The “sunshine vitamin” has received a lot of press lately, perhaps due to the discovery that every cell in our bodies contains a vitamin D receptor. Since breast milk usually only contains between four to 40 IU of the vitamin per litre, the Canadian Pediatric Society (CPS) recommends a daily 400 IU vitamin D supplement for breastfed infants during the first year of life. (Breastfeeding or pregnant women can take a supplement of up to 1,000 IU a day).

Dr. Mack reiterates the importance of this practice, citing a study from Australia linking food allergies to less sun exposure, and therefore, lower levels of vitamin D. Researchers found that as you move further away from the equator, prescriptions for EpiPens and hypoallergenic formulas increased, as did food allergy-induced anaphylaxis in children.

“Vitamin D can modulate the immune system,” says Dr. Mack. “How it does this is still not very clear. But what is evident, is that by having lower exposure and lower levels of vitamin D, we see more allergies.”

Probiotics

Some research is showing probiotic supplements could help children outgrow or lessen their food allergies.

Probiotics – microorganisms found in the gut that contribute to healthy digestive function – show a lot of promise for both preventing and treating food allergies and atopic tendencies. Several commercial yogurts now boast added probiotics, and supplements can be easily found in health food stores and drugstores.
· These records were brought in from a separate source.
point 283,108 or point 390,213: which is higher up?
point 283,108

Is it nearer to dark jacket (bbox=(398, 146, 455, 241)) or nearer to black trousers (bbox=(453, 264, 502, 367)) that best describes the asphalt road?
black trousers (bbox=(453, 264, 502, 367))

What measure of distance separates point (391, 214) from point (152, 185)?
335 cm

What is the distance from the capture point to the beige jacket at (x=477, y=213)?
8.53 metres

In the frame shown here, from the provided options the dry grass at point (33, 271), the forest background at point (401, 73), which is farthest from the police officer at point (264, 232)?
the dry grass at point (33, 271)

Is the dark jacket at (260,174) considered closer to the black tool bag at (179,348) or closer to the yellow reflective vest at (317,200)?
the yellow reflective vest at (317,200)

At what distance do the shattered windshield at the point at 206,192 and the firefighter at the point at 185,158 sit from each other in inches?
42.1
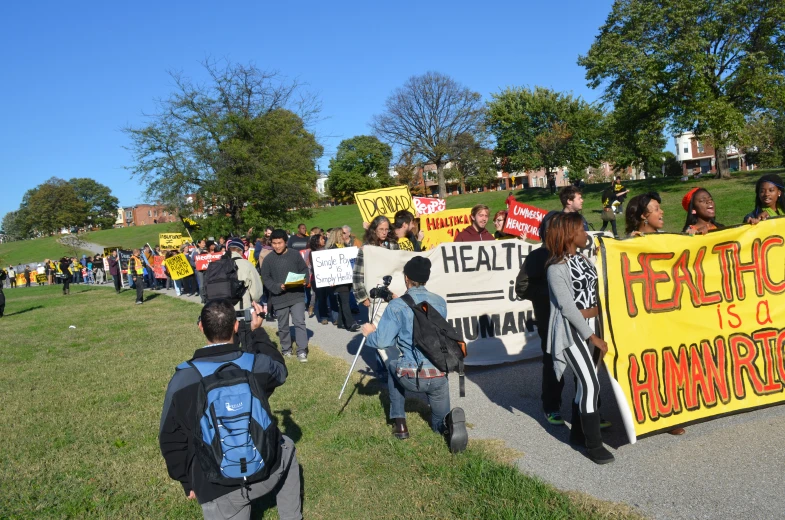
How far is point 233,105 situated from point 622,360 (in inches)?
990

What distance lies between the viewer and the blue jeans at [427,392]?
17.0ft

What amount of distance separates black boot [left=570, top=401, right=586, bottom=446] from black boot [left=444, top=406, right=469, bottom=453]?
85 centimetres

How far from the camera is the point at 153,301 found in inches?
898

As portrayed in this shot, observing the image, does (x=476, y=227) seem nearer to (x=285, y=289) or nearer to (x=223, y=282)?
(x=285, y=289)

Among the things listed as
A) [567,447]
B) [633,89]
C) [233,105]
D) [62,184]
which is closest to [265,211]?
[233,105]

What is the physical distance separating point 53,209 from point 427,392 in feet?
420

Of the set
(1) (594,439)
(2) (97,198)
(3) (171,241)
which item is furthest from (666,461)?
(2) (97,198)

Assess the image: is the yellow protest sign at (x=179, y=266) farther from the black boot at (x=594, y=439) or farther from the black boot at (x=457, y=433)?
the black boot at (x=594, y=439)

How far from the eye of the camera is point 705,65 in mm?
38875

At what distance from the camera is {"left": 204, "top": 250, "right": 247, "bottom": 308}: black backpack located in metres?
7.62

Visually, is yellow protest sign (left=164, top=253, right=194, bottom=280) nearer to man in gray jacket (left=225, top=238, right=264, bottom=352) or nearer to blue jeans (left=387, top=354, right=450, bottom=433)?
man in gray jacket (left=225, top=238, right=264, bottom=352)

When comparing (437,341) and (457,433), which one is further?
(457,433)

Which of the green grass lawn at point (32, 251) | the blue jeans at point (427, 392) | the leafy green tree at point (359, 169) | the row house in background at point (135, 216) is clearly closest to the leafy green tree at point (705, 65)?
the blue jeans at point (427, 392)

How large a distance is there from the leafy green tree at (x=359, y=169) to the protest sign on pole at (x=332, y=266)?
253 feet
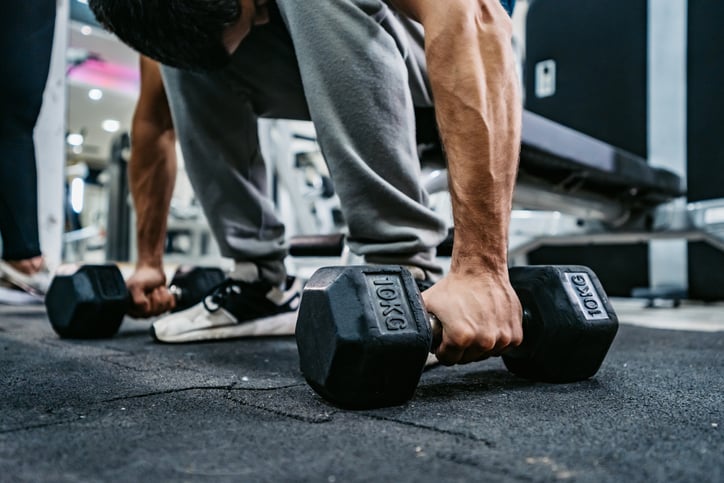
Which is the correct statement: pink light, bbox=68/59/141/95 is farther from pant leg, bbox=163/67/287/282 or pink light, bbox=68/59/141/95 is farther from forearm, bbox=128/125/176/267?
pant leg, bbox=163/67/287/282

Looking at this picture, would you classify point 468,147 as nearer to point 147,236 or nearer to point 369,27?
point 369,27

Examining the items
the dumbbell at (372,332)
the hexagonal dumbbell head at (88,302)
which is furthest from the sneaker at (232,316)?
the dumbbell at (372,332)

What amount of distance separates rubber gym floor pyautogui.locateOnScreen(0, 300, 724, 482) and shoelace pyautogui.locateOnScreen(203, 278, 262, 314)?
0.29 meters

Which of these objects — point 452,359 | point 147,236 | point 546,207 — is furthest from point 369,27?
point 546,207

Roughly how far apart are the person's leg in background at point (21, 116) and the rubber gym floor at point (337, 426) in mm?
918

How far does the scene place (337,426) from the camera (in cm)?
58

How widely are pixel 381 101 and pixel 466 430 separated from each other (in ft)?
1.64

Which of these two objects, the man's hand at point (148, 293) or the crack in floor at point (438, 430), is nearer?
the crack in floor at point (438, 430)

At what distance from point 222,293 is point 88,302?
0.26 m

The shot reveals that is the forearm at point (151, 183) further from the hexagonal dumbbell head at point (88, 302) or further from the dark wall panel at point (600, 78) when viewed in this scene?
the dark wall panel at point (600, 78)

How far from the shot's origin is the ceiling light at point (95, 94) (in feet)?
24.9

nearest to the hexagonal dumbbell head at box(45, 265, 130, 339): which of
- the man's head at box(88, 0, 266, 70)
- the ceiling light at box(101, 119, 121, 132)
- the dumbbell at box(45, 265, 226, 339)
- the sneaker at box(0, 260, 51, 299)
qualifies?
the dumbbell at box(45, 265, 226, 339)

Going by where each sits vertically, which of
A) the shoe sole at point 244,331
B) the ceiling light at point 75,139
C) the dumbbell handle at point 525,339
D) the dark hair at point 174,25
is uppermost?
the dark hair at point 174,25

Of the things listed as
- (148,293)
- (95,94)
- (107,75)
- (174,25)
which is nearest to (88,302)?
(148,293)
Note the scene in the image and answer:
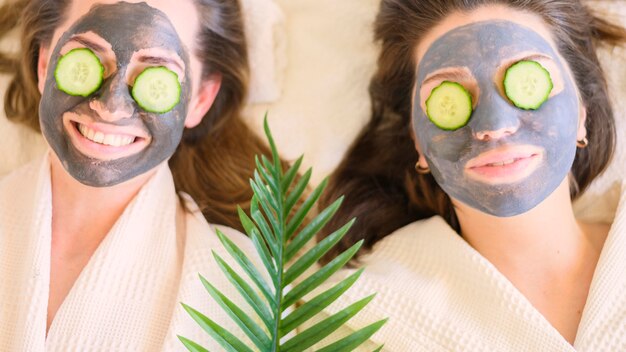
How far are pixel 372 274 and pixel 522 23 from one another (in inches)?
24.7

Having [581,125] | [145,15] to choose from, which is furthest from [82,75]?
[581,125]

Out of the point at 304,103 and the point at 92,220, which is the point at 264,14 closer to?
the point at 304,103

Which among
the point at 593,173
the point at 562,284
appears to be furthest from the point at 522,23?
the point at 562,284

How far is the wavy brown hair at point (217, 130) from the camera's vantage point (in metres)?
1.85

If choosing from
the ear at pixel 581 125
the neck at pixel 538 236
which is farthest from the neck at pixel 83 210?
the ear at pixel 581 125

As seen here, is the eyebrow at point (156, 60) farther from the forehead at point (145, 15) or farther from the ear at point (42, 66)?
the ear at point (42, 66)

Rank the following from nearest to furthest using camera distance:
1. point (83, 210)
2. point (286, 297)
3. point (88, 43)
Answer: point (286, 297), point (88, 43), point (83, 210)

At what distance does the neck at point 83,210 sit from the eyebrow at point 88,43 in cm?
28

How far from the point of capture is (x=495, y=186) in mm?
1518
“Likely the chemicals produced by these bacteria modify the gut in some way,” says Dr. Mack, “so we’re even seeing a lot more use of probiotics to treat other diseases such as colic and diarrhea in mainstream medical practice. It used to be something you’d only hear from naturopaths, but today, even before official recommendations are made, it appears to be safe and quite promising.”

The Journal of Allergy and Clinical Immunology cites a 2012 study where an extensively hydrolyzed (i.e., broken down) cow’s milk formula was given to babies with a cow’s milk allergy. Some babies received the formula only, and others had the formula and a lactobacillus probiotic supplement. “With the probiotic there was a dramatic outgrowing of the cow’s milk allergy,” says Dr. Mack. “We have to look at this some more.”

Does delaying the introduction of allergenic foods make a difference?

  • In 2000, the American Academy of Pediatrics recommended avoiding cow’s milk until 12 months, eggs until 24 months and peanuts until 36 months. However, despite these recommendations, there still was a significant increase in allergies to these foods.
  • In 2008, the AAP stopped making such recommendations, and now notes that many children may in fact tolerate a much earlier introduction of some allergenic foods.
  • The AAP guidelines now say that although solid foods should not be introduced before four to six months of age, there is no current convincing evidence that delaying their introduction beyond this period has a significant protective effect on the development of atopic disease. This includes delaying the introduction of foods that are considered to be highly allergic, such as fish, eggs and foods containing peanut protein.
  • “Should we be introducing our babies to peanuts at five, six, or seven months?” asks Dr. Mack. An oft-cited UK study supporting this practice compared incidence of peanut allergies in Israel to the UK. In Israel, six-month-old babies were routinely given a peanut-containing snack to promote weight gain, yet they were found to have a 10-fold lower incidence of peanut allergy than their counterparts living in the UK, who typically don’t start eating peanuts until much later in life.